## Parameters
For predicting the delay of a flight we need: 

In [1]:
import pandas as pd
import numpy as np

In [2]:
df_AT = pd.read_excel("datasets/AirportTraffic.xlsx")
df_TIn = pd.read_excel("datasets/Taxi-In_Additional_Time.xlsx")
df_TOut = pd.read_excel("datasets/Taxi-Out_Additional_Time.xlsx")
df_AAD = pd.read_excel("datasets/AA_ATFM_Delay.xlsx")

In [3]:
df_AAD["FLT_DATE"] = df_AT["FLT_DATE"].dt.strftime("%-d-%b-%Y")
df_AAD["Is_Weekend"] = df_AT["FLT_DATE"].dt.dayofweek.isin([5, 6]).astype(int)

In [4]:
df_AT['FLT_DATE'] = pd.to_datetime(df_AT['FLT_DATE'])
day_of_week = df_AT['FLT_DATE'].dt.dayofweek

# Create the new column ('Is_Weekend'): 1 yes, 0 no
df_AT['Is_Weekend'] = np.where(day_of_week >= 5, 1, 0)
df_AT["Is_Weekend"] = df_AT["Is_Weekend"].astype(int)

Prepare AT dataset

In [5]:
df_top20 = (
    df_AT.groupby(["APT_ICAO"])[["FLT_TOT_1", "FLT_DEP_1", "FLT_ARR_1"]] #Group by airport code
    .sum().sort_values(by="FLT_TOT_1",ascending=False) #Sum the values for each code of the 3 columns indicated
    .head(20).reset_index()) #Change "20" to change the number of airports analysed
# Adding airport's city name and state from original dataset
df_top20 = (df_top20.merge(df_AT[["APT_ICAO", "APT_NAME", "STATE_NAME"]]
                           .drop_duplicates(), on="APT_ICAO", how="left"))

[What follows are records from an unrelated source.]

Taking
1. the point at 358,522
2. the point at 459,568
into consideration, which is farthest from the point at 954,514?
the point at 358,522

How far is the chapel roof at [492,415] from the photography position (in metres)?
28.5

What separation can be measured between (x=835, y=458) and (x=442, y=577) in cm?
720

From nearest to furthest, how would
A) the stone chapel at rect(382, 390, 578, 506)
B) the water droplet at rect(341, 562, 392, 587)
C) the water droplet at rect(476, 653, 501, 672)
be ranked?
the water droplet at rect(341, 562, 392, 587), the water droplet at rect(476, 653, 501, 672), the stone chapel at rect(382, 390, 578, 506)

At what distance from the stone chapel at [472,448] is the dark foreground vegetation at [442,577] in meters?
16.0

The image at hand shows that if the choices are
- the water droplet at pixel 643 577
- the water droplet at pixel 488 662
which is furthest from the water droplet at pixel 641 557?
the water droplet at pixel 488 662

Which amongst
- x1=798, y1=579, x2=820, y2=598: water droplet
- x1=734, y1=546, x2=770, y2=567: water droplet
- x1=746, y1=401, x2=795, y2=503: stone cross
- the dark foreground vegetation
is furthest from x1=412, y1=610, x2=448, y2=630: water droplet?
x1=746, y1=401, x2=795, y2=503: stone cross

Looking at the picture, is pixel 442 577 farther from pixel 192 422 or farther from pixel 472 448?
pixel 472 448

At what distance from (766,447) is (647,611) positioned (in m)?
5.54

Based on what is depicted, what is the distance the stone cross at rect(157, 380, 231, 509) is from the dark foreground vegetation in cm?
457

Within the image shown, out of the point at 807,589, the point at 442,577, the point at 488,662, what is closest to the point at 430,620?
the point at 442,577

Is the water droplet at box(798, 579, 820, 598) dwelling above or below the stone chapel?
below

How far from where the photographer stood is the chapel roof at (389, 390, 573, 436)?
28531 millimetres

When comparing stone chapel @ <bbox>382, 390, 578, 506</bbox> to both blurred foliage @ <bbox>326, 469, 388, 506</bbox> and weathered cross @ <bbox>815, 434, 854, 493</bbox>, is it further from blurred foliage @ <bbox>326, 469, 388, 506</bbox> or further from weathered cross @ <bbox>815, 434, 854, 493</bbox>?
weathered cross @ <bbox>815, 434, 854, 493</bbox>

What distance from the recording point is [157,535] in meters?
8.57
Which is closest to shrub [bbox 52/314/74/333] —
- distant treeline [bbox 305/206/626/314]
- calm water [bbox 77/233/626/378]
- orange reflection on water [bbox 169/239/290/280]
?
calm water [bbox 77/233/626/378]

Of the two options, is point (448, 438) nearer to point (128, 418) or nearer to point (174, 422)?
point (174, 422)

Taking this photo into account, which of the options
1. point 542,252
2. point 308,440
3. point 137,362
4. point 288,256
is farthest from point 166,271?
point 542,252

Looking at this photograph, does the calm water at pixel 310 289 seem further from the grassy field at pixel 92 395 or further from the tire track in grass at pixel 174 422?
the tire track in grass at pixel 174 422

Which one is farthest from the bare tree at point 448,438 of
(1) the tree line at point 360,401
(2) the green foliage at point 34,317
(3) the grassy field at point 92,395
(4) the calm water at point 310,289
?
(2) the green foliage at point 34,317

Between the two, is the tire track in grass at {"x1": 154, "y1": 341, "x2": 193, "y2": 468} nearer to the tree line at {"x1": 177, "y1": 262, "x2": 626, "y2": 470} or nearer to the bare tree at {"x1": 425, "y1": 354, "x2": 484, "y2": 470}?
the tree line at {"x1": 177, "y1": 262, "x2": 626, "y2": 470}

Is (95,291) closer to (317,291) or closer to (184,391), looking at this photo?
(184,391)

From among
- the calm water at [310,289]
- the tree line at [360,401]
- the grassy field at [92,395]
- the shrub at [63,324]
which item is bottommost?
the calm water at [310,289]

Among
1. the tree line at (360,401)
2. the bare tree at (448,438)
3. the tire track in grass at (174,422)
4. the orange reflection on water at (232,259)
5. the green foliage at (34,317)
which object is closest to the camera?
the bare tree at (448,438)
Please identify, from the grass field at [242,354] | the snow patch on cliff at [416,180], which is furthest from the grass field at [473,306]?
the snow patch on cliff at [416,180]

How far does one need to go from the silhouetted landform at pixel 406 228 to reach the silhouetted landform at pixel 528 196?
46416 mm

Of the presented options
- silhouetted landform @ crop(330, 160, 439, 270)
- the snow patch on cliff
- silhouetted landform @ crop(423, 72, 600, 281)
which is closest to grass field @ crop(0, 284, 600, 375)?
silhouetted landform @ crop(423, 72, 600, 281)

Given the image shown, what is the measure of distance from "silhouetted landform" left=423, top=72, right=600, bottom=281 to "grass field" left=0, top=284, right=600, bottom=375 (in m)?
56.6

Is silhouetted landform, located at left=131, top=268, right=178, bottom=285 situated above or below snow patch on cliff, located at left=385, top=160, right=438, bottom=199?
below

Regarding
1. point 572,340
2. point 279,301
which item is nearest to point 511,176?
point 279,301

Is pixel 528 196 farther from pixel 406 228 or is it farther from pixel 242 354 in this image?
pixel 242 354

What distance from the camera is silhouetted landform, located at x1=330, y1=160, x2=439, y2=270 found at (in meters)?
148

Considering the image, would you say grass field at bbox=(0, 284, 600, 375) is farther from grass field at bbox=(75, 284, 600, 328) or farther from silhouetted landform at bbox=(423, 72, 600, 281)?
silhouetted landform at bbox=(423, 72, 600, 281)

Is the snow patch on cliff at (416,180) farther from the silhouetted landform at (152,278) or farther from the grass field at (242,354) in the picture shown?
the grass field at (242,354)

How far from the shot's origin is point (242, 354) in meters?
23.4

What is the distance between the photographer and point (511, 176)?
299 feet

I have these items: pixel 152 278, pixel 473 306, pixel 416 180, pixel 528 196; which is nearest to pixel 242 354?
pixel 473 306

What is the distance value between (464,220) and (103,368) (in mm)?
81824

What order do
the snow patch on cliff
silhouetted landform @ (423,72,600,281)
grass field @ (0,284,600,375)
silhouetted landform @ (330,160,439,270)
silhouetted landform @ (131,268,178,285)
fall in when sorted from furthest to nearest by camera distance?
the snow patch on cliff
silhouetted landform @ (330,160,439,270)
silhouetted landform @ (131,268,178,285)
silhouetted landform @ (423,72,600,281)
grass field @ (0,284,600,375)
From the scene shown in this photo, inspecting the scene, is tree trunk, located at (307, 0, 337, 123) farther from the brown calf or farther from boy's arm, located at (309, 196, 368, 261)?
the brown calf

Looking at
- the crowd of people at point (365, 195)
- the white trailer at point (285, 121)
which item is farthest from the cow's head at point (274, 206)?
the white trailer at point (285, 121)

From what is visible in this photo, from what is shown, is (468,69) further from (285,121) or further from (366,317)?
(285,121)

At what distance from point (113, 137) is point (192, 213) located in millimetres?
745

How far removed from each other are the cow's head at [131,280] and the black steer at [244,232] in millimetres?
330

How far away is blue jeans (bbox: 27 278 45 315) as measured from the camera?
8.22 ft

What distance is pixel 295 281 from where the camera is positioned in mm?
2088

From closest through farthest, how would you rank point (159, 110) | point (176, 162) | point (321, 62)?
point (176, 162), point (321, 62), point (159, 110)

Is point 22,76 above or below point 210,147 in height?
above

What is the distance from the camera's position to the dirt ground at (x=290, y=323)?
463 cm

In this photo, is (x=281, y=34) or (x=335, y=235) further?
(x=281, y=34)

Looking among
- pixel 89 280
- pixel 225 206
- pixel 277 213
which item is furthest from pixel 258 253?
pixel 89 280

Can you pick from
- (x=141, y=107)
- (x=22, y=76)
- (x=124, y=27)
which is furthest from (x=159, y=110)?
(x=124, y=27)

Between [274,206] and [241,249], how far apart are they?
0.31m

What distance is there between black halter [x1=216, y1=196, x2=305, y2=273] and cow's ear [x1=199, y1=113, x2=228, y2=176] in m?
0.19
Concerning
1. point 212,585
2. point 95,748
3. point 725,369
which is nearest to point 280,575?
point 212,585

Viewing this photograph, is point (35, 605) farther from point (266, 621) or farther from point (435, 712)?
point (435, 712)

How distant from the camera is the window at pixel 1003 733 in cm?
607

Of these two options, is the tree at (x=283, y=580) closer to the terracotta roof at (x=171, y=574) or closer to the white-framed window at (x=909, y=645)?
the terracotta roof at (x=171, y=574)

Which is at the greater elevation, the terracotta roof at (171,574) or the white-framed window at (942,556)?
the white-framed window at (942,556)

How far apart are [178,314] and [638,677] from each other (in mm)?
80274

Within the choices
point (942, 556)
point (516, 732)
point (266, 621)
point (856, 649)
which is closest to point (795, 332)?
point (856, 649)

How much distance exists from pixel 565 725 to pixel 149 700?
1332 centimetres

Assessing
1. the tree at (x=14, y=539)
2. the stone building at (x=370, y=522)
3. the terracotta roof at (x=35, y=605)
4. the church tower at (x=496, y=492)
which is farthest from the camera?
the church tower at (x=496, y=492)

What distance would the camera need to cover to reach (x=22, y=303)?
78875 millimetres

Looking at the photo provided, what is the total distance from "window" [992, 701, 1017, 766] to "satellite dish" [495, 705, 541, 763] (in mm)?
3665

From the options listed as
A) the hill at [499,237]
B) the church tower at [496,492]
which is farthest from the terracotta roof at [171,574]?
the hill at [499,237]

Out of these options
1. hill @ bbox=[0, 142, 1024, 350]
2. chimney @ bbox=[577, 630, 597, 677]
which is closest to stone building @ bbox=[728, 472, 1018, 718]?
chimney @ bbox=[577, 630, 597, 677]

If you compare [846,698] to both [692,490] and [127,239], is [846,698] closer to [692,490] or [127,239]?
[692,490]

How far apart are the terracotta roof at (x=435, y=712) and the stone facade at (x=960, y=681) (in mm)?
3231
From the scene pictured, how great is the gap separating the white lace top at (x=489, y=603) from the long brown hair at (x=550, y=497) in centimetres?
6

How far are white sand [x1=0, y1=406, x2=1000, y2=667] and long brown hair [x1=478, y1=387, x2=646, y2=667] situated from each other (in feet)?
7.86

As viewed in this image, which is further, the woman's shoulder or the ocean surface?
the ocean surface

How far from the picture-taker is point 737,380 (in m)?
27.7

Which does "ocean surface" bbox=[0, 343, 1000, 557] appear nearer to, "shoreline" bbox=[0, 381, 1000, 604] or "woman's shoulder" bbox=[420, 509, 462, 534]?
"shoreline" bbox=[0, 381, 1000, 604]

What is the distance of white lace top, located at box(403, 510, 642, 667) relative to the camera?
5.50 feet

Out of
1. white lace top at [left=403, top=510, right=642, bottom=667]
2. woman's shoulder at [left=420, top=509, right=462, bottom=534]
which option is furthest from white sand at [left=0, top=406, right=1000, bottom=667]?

airports_code_list = df_top20["APT_ICAO"].tolist()
df_airport_codes = pd.DataFrame({'APT_ICAO': airports_code_list})
#print(df_top20)


In [6]:
df_AT_top20_pred = df_AT[df_AT["APT_ICAO"].isin(airports_code_list)]

df_AT_top20_pred = (
    df_AT_top20_pred.groupby(["APT_ICAO", "MONTH_NUM", "Is_Weekend"])[["FLT_TOT_1", "FLT_DEP_1", "FLT_ARR_1"]] #Group by airport code
    .sum().sort_values(by="FLT_TOT_1",ascending=False) #Sum the values for each code of the 3 columns indicated
    .reset_index())
#print(df_AT_top20_pred)


Prepare Taxis time dataset

In [7]:
df_taxi_time_in = (
    df_TIn[(df_TIn["APT_ICAO"].isin(airports_code_list)) & 
           ((df_TIn["YEAR"] == 2023) | (df_TIn["YEAR"] == 2024))]
    .groupby(["APT_ICAO", "MONTH_NUM"])[["VALID_FL", "TOTAL_REF_NB_FL", "TOTAL_REF_TIME_MIN", "TOTAL_ADD_TIME_MIN"]]
    .sum().drop_duplicates()
    .reset_index()
)
#In order: filter only airports in top 20, filter only values from 2023-24, group by code and sum the values in the 
#listed columns, reset the index to have the codes as a column itselft (useful for merging)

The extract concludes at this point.